* _Passage_
** Begin **
Where is that going to start to top out in the December quarter? And then I just want to dive in a little bit more from a gross margin standpoint. You are saying, gross margins on IoT will be up sequentially into the fourth quarter and then they will continue up towards a 30% range exiting 2020.
Is that correct, just to be calibrated?.
Yes. I think you actually have it, Scott.
But Steve, do you want to?.
Yes. I think you have got it adequately, Scott. So as far as OpEx, it should be up modestly in Q4. But we do expect gross margins to continue upward..
Okay. And then just kind of given the cadence of product introductions, Ashish, are you tying it to the X55 and general availability looking like it's in the second quarter.
I am wondering if you could help us understand how big of an inflection that's going to be? I think in the past as well, you have talked about 5G also being a lead product that is pulling another 4G solutions on the mobile hotspot front. So gigabit LTE, et cetera.
So if you could kind of help us understand what that hockey-stick starts like? And also, maybe if you could give us some ballpark range of what 5G contribution looks like in 2020? Thanks..
Yes. I will ask Ashish to comment in a second. But I think it's kind of a two-way arrangement. Some with our 4G initiatives and establishing positions end customers is introducing the 5G conversations.
** End **
* _Records supplied_
** Begin **
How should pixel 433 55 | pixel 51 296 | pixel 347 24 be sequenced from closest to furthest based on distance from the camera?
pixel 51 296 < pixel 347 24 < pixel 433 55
** End **
** Begin **
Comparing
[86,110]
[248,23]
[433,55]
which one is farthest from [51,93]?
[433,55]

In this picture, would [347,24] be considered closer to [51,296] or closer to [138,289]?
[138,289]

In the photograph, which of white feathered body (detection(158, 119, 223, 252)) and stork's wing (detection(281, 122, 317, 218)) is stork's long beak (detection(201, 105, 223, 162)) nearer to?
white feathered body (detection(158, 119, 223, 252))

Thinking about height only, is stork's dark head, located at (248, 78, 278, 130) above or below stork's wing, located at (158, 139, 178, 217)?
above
** End **
** Begin **
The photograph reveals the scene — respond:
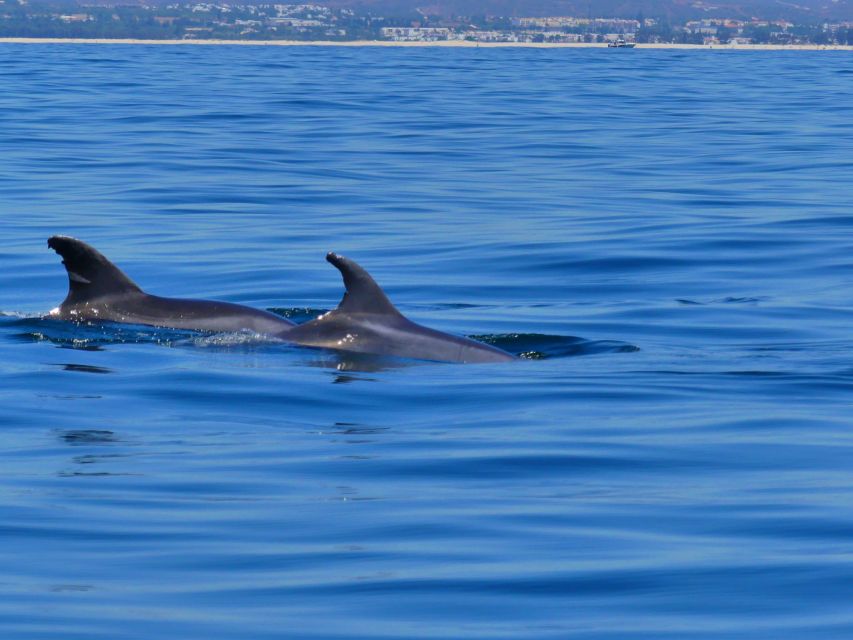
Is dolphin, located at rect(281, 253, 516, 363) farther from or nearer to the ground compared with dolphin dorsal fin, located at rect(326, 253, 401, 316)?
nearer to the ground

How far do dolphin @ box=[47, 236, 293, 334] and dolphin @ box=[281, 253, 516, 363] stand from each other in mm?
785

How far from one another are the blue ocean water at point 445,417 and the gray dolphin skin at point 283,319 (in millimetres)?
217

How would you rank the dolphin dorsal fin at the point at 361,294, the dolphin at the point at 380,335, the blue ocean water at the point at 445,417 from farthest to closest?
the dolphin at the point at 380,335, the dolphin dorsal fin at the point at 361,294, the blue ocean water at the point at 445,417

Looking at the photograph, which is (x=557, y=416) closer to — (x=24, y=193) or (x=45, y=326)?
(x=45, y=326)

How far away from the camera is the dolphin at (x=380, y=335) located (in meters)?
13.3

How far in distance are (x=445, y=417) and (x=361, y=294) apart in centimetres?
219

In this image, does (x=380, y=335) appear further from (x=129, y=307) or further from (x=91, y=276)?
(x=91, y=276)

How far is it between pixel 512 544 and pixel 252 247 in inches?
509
** End **
* _Work to do_
**A.** Translate this sentence from the earnings call excerpt into Spanish: "So as far as OpEx, it should be up modestly in Q4."
**B.** Extend the earnings call exchange on IoT margins and 5G, starting right after its final sentence.

* _Exercise answers_
**A.** Así que, en cuanto a los gastos operativos, deberían aumentar moderadamente en el cuarto trimestre.

**B.**
It actually is also happening in the reverse direction, importantly for brand new customers that are looking to evaluating 5G or extending their interest to 4G. So it's kind of a, if you call, a push-pull effect, I guess, for both. But yes, the major point of inflection is the second-half.
And that's really the design cycle of second generation chipset..
And Scott, as Dan mentioned, we have provided in Dan's earlier remarks, he mentioned 20% to 25% increase in topline revenue next year, which is driven by those deployment.
So it's the device, the next-gen devices hitting the market in addition to the operators rolling out more coverage on their networks, right, which is what they are working on right now. As you can see, there is a lot of activity.
Every week, every month, there are new markets going up with 5G coverage and that is what we are tracking towards that in second-half of next year is you will start to see some decent coverage in mass market devices and that's when the inflection point happens to what Dan mentioned..
Maybe just to quickly follow-up. In terms of the 16 active service provider trials, could you give us an idea how many are toying with, playing with multiple products, both in gigabit LTE and 5G fixed wireless and mobile hotspot front? Thanks..
Well, just to clarify, with reference to the 16 trials, those are all 5G trials. And it's with a mixture of our mobile broadband products as well as our fixed wireless products. Some are one, a number are testing both products, in fact. So it's kind of a product line strategy. But those are 5G trials, Scott..
Great. Thank you..
Thank you..
The next question comes from Lance Vitanza with Cowan. Please go ahead..
Hi. Thanks guys. I know you don't want to put too much importance on any one quarter, but congratulations. This was a good one. Turning to the Q4 guide.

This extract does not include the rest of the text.